Ancak bu gelip geçici bir durum, venüs çizgi uzun zaman buralarda kalmayacak.
Dolunayın etkisi birkaç hafta içinde gelip geçecektir.
Ancak gökyüzünün astrolojik analizlerini yaparken beni fazlasıyla huzursuz edecek ayrıntılar yakalıyorum.
Şimdi söyleyeceğim cümleyi lütfen hiç aklınızdan çıkartmayın.
2025 yılı, dünya tarihinde çok derin izler bırakan olaylara sahne olacak.
Aslında sözünü ettiğim bu süreç bir yıldan biraz daha uzun gibi görünüyor.
Kasım 2024 ile mayıs 2026 arasındaki dönemi işaret etmeye çalışıyorum.
İçinden geçtiğimiz dönemde ülkemizi saran kadın ve çocuk cinayetleri, hayvanlara karşı işlenen suçlar raslantı ile açıklanamaz.

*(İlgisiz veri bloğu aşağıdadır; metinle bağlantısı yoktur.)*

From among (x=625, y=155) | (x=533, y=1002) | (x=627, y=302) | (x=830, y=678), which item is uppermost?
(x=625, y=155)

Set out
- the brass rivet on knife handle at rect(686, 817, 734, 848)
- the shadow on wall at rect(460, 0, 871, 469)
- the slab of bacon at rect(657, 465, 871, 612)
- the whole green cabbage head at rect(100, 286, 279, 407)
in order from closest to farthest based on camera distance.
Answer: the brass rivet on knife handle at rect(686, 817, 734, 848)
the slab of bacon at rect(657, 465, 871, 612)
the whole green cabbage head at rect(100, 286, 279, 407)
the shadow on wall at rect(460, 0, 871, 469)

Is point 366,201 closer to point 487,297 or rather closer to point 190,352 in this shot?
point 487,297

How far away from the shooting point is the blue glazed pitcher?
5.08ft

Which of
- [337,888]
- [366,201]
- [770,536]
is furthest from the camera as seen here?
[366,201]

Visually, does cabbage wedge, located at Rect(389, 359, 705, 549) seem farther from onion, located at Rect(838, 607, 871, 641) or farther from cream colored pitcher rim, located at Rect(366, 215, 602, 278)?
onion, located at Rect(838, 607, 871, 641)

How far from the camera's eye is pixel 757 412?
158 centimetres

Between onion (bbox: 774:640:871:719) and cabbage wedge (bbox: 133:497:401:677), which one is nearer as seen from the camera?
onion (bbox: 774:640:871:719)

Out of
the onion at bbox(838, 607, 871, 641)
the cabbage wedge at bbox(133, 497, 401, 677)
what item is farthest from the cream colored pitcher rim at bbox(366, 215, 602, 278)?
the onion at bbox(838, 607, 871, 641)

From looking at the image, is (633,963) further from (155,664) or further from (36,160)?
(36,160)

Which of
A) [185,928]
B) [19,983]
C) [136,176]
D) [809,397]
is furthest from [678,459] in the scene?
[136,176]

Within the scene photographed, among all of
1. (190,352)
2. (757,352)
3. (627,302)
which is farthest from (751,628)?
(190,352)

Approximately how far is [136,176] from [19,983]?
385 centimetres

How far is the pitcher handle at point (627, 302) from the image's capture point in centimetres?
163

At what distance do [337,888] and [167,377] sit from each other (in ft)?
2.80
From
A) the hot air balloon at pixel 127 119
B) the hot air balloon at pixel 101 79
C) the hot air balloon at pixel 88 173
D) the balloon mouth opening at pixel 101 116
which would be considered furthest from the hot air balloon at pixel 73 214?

Bunların sosyolojik ve ekonomik analizlerine saygı duyuyorum.
Ancak astrolojik açıdan baktığımızda şiddet dalgasının mars ve koç etkileşimleriyle bağlantısını inkar edemeyiz.
Bu süreçler, vicdan ile bağlantılı yengeç etkilerinin ülkemizin ruh haline etkilerinin artacağı döneme kadar, yani en az bir buçuk yıl kadar devam edeceğini söylemeliyim.
2026 ilkbaharına kadar olan dönemde Türkiye, sürekli olarak ani alınmış tepkisel kararlar, kazan kazan formülleri içeren radikal anlaşmalar, hızlı fikir değişiklikleri, aniden ortaya çıkan görüş ayrılıkları ve beklenmedik savrulmalar yaşayabilir.
İsrail’e özel bir parantez açmak gerekiyor. 14 Mayıs 1948 tarihli ve saat 16’ya göre doğum haritasına bakarak Tel Aviv merkezli bir astrolojik analiz yaptığımızda önümüzdeki dönemde baskın mars etkisi hemen göze çarpıyor.
Yakın gelecekte sert, saldırgan, yayılmacı ve gözünü karartmış bir İsrail’e tanık olacağız.
Bunu Amerikan başkanlık seçimleri öncesi başlatırlar mı, emin olamıyorum.
Ancak yakın gelecekte İsrail’in Lübnan ve Suriye’ye doğru atılım yapacağını söylemeliyim.
İran’ı sahaya çekmek ve onlarla açıktan savaşmak istiyebilirler.
Nitekim Suriye’nin 16 Eylül 1941 tarihli, saat on bir kırk beşteki doğum haritasını Şam odaklı analiz ettiğimizde baskılar, bölünmeler, savaşlar görüyoruz.
İran devletine yönelik bir astrolojik harita yapmak biraz zor, çünkü bu ülkenindoğum tarihinin ne olduğu konusunda tartışmalar bulunuyor.
Bunun yerine İran dini lideri ve cumhurbaşkanının analizleri daha doğru sonuçlar verecektir.
Fakat onların kesin doğum tarih ve saatlerinden emin olamadığımız için Tahran merkezli astrolojik analiz yapmayı doğru bulmuyorum.
Öte yandan İsrail’in Suriye’ye ve Lübnan’a doğru yapacağı her hamleden sonra Türkiye’nin Suriye ve Irak’ta sahada daha fazla görüneceğini düşünüyorum.
İsrail ile Türkiye arasındaki yükselen gerilim, zaman içinde karşılıklı çıkarlar doğrultusunda yatışabilir.
Ancak bunun için zamana ihtiyaç var.